On a sunny Monday afternoon at Venice Beach, a tall young man in a T-shirt and baggy pants leaps over the rail of the skate park, drops his skateboard onto the concrete surface, mounts the wood with his left foot, and proceeds to glide along the park’s perimeter with increasing speed. He descends into one of the park’s two deep bowls, then soars back up and over its far lip. Approaching a platform, he and his skateboard leap onto it—but not before his back foot twirls the board 360 degrees, a move he executes again as he flies off the platform’s other end and lands on the pavement.
His name is Sean Davis, and since the age of eight, he has thought of himself as a skateboarder above all else. From Naperville, Illinois, he moved to Los Angeles last year, couch surfing and at times sleeping in his car—all to be here in Southern California, the sport’s birthplace.

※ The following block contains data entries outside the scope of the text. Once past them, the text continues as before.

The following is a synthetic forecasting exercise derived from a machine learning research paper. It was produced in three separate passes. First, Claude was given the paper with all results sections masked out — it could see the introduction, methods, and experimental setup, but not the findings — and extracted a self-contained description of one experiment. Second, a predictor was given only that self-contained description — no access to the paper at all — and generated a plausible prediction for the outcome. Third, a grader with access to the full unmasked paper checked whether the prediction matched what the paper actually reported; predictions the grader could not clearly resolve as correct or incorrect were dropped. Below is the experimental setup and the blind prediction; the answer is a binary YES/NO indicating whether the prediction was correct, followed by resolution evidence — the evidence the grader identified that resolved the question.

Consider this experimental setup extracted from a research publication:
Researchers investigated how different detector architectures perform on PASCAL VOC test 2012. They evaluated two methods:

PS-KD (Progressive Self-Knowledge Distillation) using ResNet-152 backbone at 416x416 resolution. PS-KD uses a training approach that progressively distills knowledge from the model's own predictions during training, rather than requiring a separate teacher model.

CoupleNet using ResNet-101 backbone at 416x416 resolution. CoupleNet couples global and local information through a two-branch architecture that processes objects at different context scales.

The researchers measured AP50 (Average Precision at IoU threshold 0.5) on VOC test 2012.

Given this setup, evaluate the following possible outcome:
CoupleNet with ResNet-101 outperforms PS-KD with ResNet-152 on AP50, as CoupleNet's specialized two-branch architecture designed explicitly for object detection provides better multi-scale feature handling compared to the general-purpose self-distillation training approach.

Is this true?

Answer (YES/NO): YES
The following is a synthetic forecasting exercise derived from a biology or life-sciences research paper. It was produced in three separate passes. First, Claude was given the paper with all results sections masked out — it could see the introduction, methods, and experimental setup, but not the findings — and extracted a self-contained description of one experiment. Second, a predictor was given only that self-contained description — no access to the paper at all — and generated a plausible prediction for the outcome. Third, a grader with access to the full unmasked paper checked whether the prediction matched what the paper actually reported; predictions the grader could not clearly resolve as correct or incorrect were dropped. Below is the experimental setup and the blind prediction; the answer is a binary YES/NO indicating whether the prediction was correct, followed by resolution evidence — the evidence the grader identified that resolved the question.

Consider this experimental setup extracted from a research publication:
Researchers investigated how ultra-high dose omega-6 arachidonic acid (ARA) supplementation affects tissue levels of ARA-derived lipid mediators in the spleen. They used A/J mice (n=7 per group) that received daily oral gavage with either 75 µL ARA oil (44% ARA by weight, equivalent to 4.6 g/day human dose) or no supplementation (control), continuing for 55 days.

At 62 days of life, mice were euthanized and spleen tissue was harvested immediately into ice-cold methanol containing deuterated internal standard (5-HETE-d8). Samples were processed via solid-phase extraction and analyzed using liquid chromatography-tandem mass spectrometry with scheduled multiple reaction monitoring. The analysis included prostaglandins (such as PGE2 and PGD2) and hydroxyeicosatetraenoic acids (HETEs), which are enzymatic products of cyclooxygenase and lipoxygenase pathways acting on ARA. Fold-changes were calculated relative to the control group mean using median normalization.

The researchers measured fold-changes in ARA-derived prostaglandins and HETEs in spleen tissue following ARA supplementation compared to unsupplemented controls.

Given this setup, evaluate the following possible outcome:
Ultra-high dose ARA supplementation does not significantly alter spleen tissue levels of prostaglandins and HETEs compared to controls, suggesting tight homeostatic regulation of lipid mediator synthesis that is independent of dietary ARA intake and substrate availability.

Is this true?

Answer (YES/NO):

From a neighborhood hobby to a sport that gained traction in California’s surfing scene in the 1950s, skateboarding is now mainstream and global. Its scruffy DIY ethos has swept Shanghai, São Paulo, Helsinki, and even Kabul. Skateboarding has its own language for moves (fakie, vert, kickflip, ollie), founding fathers (including Tony Alva, Steve Caballero, and Tony Hawk), journal of record (the San Francisco-based Thrasher), definitive film (the 2001 documentary Dogtown and Z-Boys, directed by skateboarding legend Stacy Peralta and narrated by Sean Penn), and celebrity hobbyists (Justin Bieber, Rihanna, Lil Wayne, Miley Cyrus).